● Text section
>>>

We at Notcutts are so pleased to have caught up with Jenny Steel, a well known gardening author to share her enthusiasm about wildlife gardening. Jenny developed a passion for wildlife when she discovered caterpillars at the age of six or seven, and an interest in birds and wildflowers soon followed. This is the first of two articles Jenny has kindly contributed to us and will be followed up with an advisory piece about how to get started with wildlife gardening.
I often think that true gardeners are born, not made. Certainly that was true for me. From the youngest age the small, narrow garden of my parents’ Victorian house in Oxford was heaven as far as I was concerned and although I think it is very likely that the flowers were not quite as beautiful as I remember, and I’m sure the days really weren’t always sunny, in my memory that small space was a sort of paradise, not just for me but also for the wildlife that shared it with my family. Helping out, learning which plants were needed and which weren’t, and getting to know the birds and insects that lived in the shrubs and borders, or watching the frogs and newts in the concrete lined pond, was simply a part of growing up. It was here that I met my first hawk-moth caterpillar and watched robins feeding young in the nest. It was a garden ahead of its time.
Today of course this little space would be called a wildlife garden and gardening in sympathy with nature is now a national phenomenon that is sweeping through our gardening community. Crucially though, our ideas about what a wildlife garden really is, and why we should garden in this way, have changed over the last few years. However there have always been misconceptions about what a wildlife garden looks like and from those very natural gardening beginnings I grew up to become a plant ecologist and a wildlife gardener with a calling – a mission to show people that wildlife gardens weren’t pockets of neglect, shabby corners or simply patches of nettles but were beautiful, vibrant gardens. A garden fit for wildlife can be almost any style – what is important is how that garden is managed and what you plant in it.

<<<

● Tasks to carry out
1/ In the wildlife gardening article, give the passage from "Today of course" up to and including "plant in it." again, putting "brambles" in place of "nettles".
2/ Decide whether each statement agrees with the wildlife gardening article. Answer yes or no and quote the words that settle it.
(a) Jenny's passion for wildlife started with the discovery of caterpillars at the age of six or seven.
(b) The garden of the parents' house in Oxford had no pond.
(c) According to the article, a garden fit for wildlife has to follow one particular style.
The data after this point play no part in any task.

● Data below
>>>

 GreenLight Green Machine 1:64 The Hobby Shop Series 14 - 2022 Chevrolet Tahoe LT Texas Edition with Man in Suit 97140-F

<<<

● Task-by-task answers
1/
Today of course this little space would be called a wildlife garden and gardening in sympathy with nature is now a national phenomenon that is sweeping through our gardening community. Crucially though, our ideas about what a wildlife garden really is, and why we should garden in this way, have changed over the last few years. However there have always been misconceptions about what a wildlife garden looks like and from those very natural gardening beginnings I grew up to become a plant ecologist and a wildlife gardener with a calling – a mission to show people that wildlife gardens weren’t pockets of neglect, shabby corners or simply patches of brambles but were beautiful, vibrant gardens. A garden fit for wildlife can be almost any style – what is important is how that garden is managed and what you plant in it.

2/
(a) Yes: "Jenny developed a passion for wildlife when she discovered caterpillars at the age of six or seven"
(b) No: "watching the frogs and newts in the concrete lined pond"
(c) No: "A garden fit for wildlife can be almost any style"